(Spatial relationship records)
━━━━━━━━━━━━━━━━

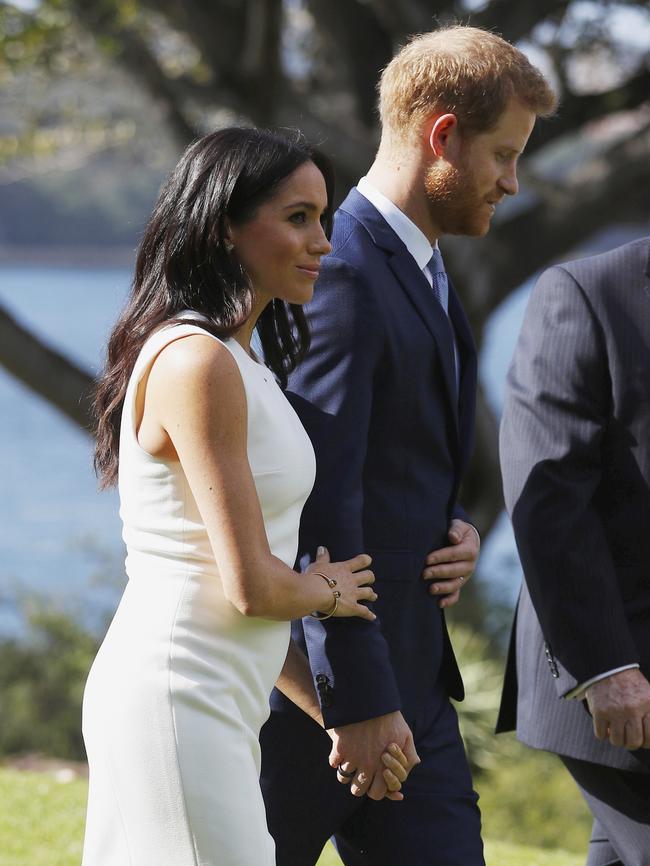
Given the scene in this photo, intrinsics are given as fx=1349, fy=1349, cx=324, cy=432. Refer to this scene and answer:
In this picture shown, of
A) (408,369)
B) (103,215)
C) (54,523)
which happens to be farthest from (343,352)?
(103,215)

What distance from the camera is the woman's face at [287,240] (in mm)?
2402

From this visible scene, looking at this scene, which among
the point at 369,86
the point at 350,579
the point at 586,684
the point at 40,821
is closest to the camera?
the point at 350,579

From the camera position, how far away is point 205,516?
220 centimetres

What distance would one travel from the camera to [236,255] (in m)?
2.40

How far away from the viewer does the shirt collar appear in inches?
113

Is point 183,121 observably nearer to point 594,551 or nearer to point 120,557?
point 120,557

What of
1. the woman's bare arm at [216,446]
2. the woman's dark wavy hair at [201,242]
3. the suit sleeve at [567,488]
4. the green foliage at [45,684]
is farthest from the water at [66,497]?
the suit sleeve at [567,488]

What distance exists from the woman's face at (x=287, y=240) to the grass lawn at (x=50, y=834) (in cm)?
309

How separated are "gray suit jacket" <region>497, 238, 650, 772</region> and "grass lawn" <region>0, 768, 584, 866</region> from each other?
2204mm

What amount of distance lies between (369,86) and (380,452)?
315 inches

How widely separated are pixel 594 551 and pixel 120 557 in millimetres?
10928

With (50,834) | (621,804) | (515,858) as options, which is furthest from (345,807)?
(50,834)

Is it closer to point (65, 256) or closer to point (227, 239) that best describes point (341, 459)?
point (227, 239)

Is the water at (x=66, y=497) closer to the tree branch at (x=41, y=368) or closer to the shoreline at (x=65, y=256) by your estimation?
the tree branch at (x=41, y=368)
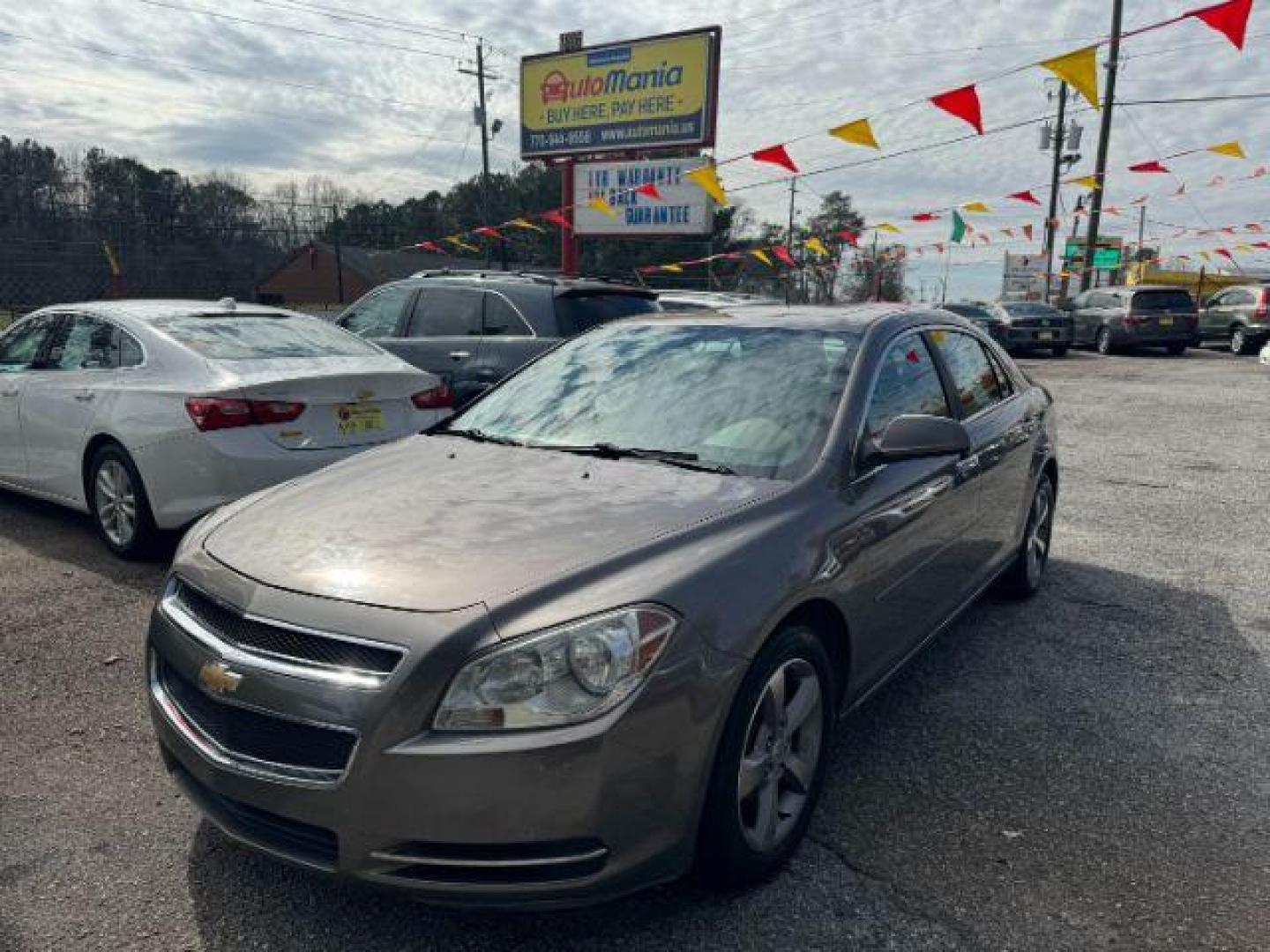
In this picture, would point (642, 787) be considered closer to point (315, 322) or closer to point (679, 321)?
point (679, 321)

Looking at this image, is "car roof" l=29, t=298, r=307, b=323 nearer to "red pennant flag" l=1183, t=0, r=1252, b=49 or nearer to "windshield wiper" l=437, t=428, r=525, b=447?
"windshield wiper" l=437, t=428, r=525, b=447

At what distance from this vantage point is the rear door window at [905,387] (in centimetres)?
316

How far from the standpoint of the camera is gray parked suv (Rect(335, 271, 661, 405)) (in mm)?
7324

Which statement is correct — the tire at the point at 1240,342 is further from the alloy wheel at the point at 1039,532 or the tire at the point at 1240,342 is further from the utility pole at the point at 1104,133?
the alloy wheel at the point at 1039,532

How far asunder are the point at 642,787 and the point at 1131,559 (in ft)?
15.0

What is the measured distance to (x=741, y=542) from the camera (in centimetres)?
235

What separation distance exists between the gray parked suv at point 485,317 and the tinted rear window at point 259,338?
5.16ft

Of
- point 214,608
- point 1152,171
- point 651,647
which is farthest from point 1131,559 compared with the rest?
point 1152,171

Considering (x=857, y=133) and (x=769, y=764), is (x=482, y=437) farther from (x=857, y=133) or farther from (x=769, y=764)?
(x=857, y=133)

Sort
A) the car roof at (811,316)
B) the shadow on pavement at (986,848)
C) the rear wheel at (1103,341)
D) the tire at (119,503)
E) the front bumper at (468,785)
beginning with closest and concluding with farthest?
1. the front bumper at (468,785)
2. the shadow on pavement at (986,848)
3. the car roof at (811,316)
4. the tire at (119,503)
5. the rear wheel at (1103,341)

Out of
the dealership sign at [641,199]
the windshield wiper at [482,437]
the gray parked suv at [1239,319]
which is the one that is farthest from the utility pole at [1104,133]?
the windshield wiper at [482,437]

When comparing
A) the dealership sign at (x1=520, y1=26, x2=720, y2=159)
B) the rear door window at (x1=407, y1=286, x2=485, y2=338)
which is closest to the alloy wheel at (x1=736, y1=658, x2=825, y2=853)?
the rear door window at (x1=407, y1=286, x2=485, y2=338)

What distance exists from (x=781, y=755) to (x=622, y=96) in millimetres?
17748

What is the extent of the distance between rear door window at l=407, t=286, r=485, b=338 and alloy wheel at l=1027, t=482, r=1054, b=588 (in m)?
4.63
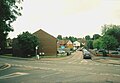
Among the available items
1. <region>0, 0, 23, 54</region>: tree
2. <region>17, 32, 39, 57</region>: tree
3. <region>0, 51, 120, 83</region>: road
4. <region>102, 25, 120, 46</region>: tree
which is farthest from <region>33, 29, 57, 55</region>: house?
<region>102, 25, 120, 46</region>: tree

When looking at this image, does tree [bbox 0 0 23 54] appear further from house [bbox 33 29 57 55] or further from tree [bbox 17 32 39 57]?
house [bbox 33 29 57 55]

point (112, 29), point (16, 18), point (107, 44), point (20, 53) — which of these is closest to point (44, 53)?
point (20, 53)

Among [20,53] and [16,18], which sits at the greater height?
[16,18]

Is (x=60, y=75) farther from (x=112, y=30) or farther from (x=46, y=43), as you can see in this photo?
(x=112, y=30)

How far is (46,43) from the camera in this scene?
7138 centimetres

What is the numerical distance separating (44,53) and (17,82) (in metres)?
53.2

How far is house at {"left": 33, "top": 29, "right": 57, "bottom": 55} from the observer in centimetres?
7094

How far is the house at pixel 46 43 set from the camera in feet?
233

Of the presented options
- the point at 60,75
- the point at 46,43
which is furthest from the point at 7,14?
the point at 46,43

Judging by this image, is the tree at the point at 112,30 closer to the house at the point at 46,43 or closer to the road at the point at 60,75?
the house at the point at 46,43

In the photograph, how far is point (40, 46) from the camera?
70.9 meters

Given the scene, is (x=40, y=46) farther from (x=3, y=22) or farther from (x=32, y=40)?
(x=3, y=22)


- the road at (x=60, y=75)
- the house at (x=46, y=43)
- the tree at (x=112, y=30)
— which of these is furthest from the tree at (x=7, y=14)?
the tree at (x=112, y=30)

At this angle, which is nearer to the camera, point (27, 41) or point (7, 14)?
point (7, 14)
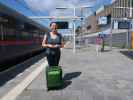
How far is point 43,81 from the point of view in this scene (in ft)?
33.7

━━━━━━━━━━━━━━━━

# [Your goal]
Leaving out the pictures, repeat the data above exactly.

# [Reply to the task]
Given the scene in this photo, intrinsics are given as fx=1349, fy=1349, cx=324, cy=432. Refer to this scene and answer:
In this picture shown, of
A) (408,369)
B) (103,215)
C) (54,523)
which happens to be farthest from (343,352)?
(103,215)

What distance from the camera is the woman's face at [287,240] (in mm)?
2402

From this visible scene, looking at this scene, which among
the point at 369,86
the point at 350,579
the point at 586,684
the point at 40,821
is closest to the camera?
the point at 350,579

From the camera position, how far away is point 205,516?
220 centimetres

What distance would one travel from the camera to [236,255] (in m)?
2.40

How far away from the viewer does the shirt collar appear in inches?
113

Is point 183,121 observably nearer to point 594,551 or nearer to point 120,557?
point 120,557

What of
1. the woman's bare arm at [216,446]
2. the woman's dark wavy hair at [201,242]
3. the suit sleeve at [567,488]
4. the green foliage at [45,684]
is farthest from the water at [66,497]?
the suit sleeve at [567,488]

What distance exists from the woman's face at (x=287, y=240) to the grass lawn at (x=50, y=834) (in cm)?
309

How separated are "gray suit jacket" <region>497, 238, 650, 772</region> and "grass lawn" <region>0, 768, 584, 866</region> from each other?
2204mm

What amount of distance lies between (369,86) and (380,452)?
315 inches

How widely separated are pixel 594 551 and pixel 120 557 in millimetres?
10928

With (50,834) | (621,804) | (515,858) as options, which is furthest from (345,807)?
(50,834)

Is it closer to point (65, 256) or closer to point (227, 239) that best describes point (341, 459)?
point (227, 239)

Is the water at (x=66, y=497) closer to the tree branch at (x=41, y=368) or closer to the shoreline at (x=65, y=256) by your estimation?
the tree branch at (x=41, y=368)
In this picture, would point (642, 787) be considered closer to point (315, 322) or closer to point (679, 321)?
point (679, 321)

Looking at this image, is "car roof" l=29, t=298, r=307, b=323 nearer to "red pennant flag" l=1183, t=0, r=1252, b=49 or nearer to "windshield wiper" l=437, t=428, r=525, b=447?
"windshield wiper" l=437, t=428, r=525, b=447

At what distance from this vantage point is the rear door window at [905,387] (in centimetres)?
316

How far from the standpoint of the camera is gray parked suv (Rect(335, 271, 661, 405)) (in mm)?
7324

Which statement is correct — the tire at the point at 1240,342 is further from the alloy wheel at the point at 1039,532 or the tire at the point at 1240,342 is further from the utility pole at the point at 1104,133?
the alloy wheel at the point at 1039,532

How far asunder are the point at 642,787 and the point at 1131,559 (in ft)?
15.0

What is the measured distance to (x=741, y=542) from the camera (in centimetres)?
235

What separation distance exists between the gray parked suv at point 485,317 and the tinted rear window at point 259,338?
5.16ft

Of
- point 214,608
- point 1152,171
- point 651,647
which is farthest from point 1131,559 compared with the rest?
point 1152,171

Considering (x=857, y=133) and (x=769, y=764), is (x=482, y=437) farther from (x=857, y=133) or farther from (x=769, y=764)?
(x=857, y=133)

Sort
A) the car roof at (811,316)
B) the shadow on pavement at (986,848)
C) the rear wheel at (1103,341)
D) the tire at (119,503)
E) the front bumper at (468,785)
beginning with closest and concluding with farthest?
1. the front bumper at (468,785)
2. the shadow on pavement at (986,848)
3. the car roof at (811,316)
4. the tire at (119,503)
5. the rear wheel at (1103,341)

Out of
the dealership sign at [641,199]
the windshield wiper at [482,437]
the gray parked suv at [1239,319]
which is the one that is farthest from the utility pole at [1104,133]?
the windshield wiper at [482,437]

When comparing
A) the dealership sign at (x1=520, y1=26, x2=720, y2=159)
B) the rear door window at (x1=407, y1=286, x2=485, y2=338)
which is closest to the alloy wheel at (x1=736, y1=658, x2=825, y2=853)?
the rear door window at (x1=407, y1=286, x2=485, y2=338)

What distance exists from (x=781, y=755) to (x=622, y=96) in millimetres?
17748

What is the extent of the distance between rear door window at l=407, t=286, r=485, b=338 and alloy wheel at l=1027, t=482, r=1054, b=588 (in m)?
4.63
Among the available items
1. <region>0, 0, 23, 54</region>: tree
2. <region>17, 32, 39, 57</region>: tree
3. <region>0, 51, 120, 83</region>: road
4. <region>102, 25, 120, 46</region>: tree
which is farthest from <region>33, 29, 57, 55</region>: house?
<region>102, 25, 120, 46</region>: tree

When looking at this image, does tree [bbox 0 0 23 54] appear further from house [bbox 33 29 57 55] or further from tree [bbox 17 32 39 57]?
house [bbox 33 29 57 55]

point (112, 29), point (16, 18), point (107, 44), point (20, 53) — which of these is closest to point (44, 53)?
point (20, 53)

Among [20,53] and [16,18], which sits at the greater height?
[16,18]

Is (x=60, y=75) farther from (x=112, y=30) or farther from (x=46, y=43), as you can see in this photo?
(x=112, y=30)

How far is (46,43) from the camera in this scene?
7138 centimetres

What is the numerical distance separating (44,53) and (17,82) (in metres)?
53.2

How far is house at {"left": 33, "top": 29, "right": 57, "bottom": 55} from the observer in centimetres?
7094

How far is the house at pixel 46 43 set from the camera in feet?
233

Of the presented options
- the point at 60,75
- the point at 46,43
which is furthest from the point at 7,14?
the point at 46,43

Judging by this image, is the tree at the point at 112,30 closer to the house at the point at 46,43 or closer to the road at the point at 60,75?
the house at the point at 46,43

In the photograph, how far is point (40, 46) from the camera?
70.9 meters

Given the scene, is (x=40, y=46) farther from (x=3, y=22) or farther from (x=32, y=40)?
(x=3, y=22)


- the road at (x=60, y=75)
- the house at (x=46, y=43)
- the tree at (x=112, y=30)
— which of these is furthest from the tree at (x=7, y=14)?
the tree at (x=112, y=30)

At this angle, which is nearer to the camera, point (27, 41) or point (7, 14)?
point (7, 14)
How far is point 43,81 from the point of view in this scene (in ft)?
33.7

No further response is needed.